===== TEXTE PROPOSÉ

Cela fait dix ans déjà que Simon Sinek donnait sa célébrissime conférence TED « Comment les grands leaders inspirent l’action » sur l’extraordinaire réservoir d’énergie et de motivation que libère la réponse à la question « Pourquoi ? ». Son mantra « Les gens n’achètent pas ce que vous faites mais pourquoi vous le faites » n’a pas pris une ride et semble depuis plus d’un an faire des émules en Occident en général et en France en particulier, notamment dans le sillon de la loi PACTE et de ses dispositions destinées à renforcer la responsabilité sociétale des entreprises. Cette lame de fond a poussé et continue d’encourager de nombreuses entreprises françaises à publier leur Raison d’être, et à aller, pour certaines, jusqu’à ambitionner de devenir société à mission. Qui l’eut parié il y a encore 18 mois ?
Derrière l’enthousiasme que suscite ce vent de changement s’exprime aussi çà et là un certain scepticisme quant à sa portée concrète. Le mouvement autour de la Raison d’être suivra-t-il la courbe du Hype pour se dégonfler prochainement comme une bulle de savon ?
On est en droit de vouloir l’éviter si l’on est convaincu – avec notamment le professeur émérite Michaël Porter – que l’entreprise est en excellente position pour résoudre les grands défis auxquels les sociétés modernes font face. Or la pratique permet de relever un certain nombre d’écueils que les entreprises contournent avec plus ou moins de succès dans l’énonciation de leur Raison d’être. En voici quatre parmi les plus fréquents. À bon entendeur, salut !

==========
===== DONNÉES FOURNIES

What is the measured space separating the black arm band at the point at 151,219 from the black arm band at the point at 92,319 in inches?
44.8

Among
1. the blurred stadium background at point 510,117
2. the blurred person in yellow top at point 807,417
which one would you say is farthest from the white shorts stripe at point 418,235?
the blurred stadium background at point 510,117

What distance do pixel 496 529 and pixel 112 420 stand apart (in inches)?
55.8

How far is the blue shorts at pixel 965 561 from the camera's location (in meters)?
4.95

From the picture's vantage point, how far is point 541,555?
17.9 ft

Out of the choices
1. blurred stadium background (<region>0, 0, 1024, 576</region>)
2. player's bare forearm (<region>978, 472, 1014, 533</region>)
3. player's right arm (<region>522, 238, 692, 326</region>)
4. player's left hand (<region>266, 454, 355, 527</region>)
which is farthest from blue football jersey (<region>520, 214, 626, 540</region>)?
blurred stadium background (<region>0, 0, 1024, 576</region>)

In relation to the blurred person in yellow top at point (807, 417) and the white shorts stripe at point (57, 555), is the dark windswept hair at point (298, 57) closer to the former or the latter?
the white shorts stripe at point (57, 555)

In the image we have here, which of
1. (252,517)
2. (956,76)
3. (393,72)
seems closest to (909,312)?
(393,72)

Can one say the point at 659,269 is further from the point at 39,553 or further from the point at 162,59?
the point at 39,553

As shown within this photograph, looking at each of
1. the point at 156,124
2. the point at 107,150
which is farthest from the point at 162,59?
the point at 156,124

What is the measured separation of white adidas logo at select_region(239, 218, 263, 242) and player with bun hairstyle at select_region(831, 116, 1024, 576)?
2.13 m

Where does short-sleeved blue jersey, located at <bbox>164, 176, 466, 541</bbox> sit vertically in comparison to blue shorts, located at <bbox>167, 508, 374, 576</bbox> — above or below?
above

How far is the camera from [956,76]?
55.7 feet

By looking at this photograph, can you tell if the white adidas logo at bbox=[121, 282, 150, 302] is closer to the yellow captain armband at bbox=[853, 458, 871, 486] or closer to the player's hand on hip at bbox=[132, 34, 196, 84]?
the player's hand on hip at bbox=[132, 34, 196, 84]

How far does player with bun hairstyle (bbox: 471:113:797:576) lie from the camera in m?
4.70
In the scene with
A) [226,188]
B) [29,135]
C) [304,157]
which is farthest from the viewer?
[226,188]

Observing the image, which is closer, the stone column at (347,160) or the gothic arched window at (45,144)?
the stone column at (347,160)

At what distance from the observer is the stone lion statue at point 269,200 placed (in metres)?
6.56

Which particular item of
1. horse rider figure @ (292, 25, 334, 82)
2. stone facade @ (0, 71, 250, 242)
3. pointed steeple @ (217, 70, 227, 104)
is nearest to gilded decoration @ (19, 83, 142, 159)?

==========

EXERCICES —
A) Relevez tous les passages placés entre guillemets français dans le texte sur la Raison d'être.
B) Présentez sous forme de tableau Markdown, avec les colonnes « Numéro » et « Texte », la partie des enregistrements qui va de la ligne contenant « In the scene with » jusqu'à la fin des enregistrements, ces deux bornes comprises. Omettez les lignes vides.
Le texte et les enregistrements n'ont aucun rapport entre eux.

CORRIGÉ DES EXERCICES —
A)
- « Comment les grands leaders inspirent l'action »
- « Pourquoi ? »
- « Les gens n'achètent pas ce que vous faites mais pourquoi vous le faites »

B)
| Numéro | Texte |
|---|---|
| 1 | In the scene with |
| 2 | A) [226,188] |
| 3 | B) [29,135] |
| 4 | C) [304,157] |
| 5 | which is farthest from the viewer? |
| 6 | [226,188] |
| 7 | Observing the image, which is closer, the stone column at (347,160) or the gothic arched window at (45,144)? |
| 8 | the stone column at (347,160) |
| 9 | At what distance from the observer is the stone lion statue at point 269,200 placed (in metres)? |
| 10 | 6.56 |
| 11 | Which particular item of |
| 12 | 1. horse rider figure @ (292, 25, 334, 82) |
| 13 | 2. stone facade @ (0, 71, 250, 242) |
| 14 | 3. pointed steeple @ (217, 70, 227, 104) |
| 15 | is nearest to gilded decoration @ (19, 83, 142, 159)? |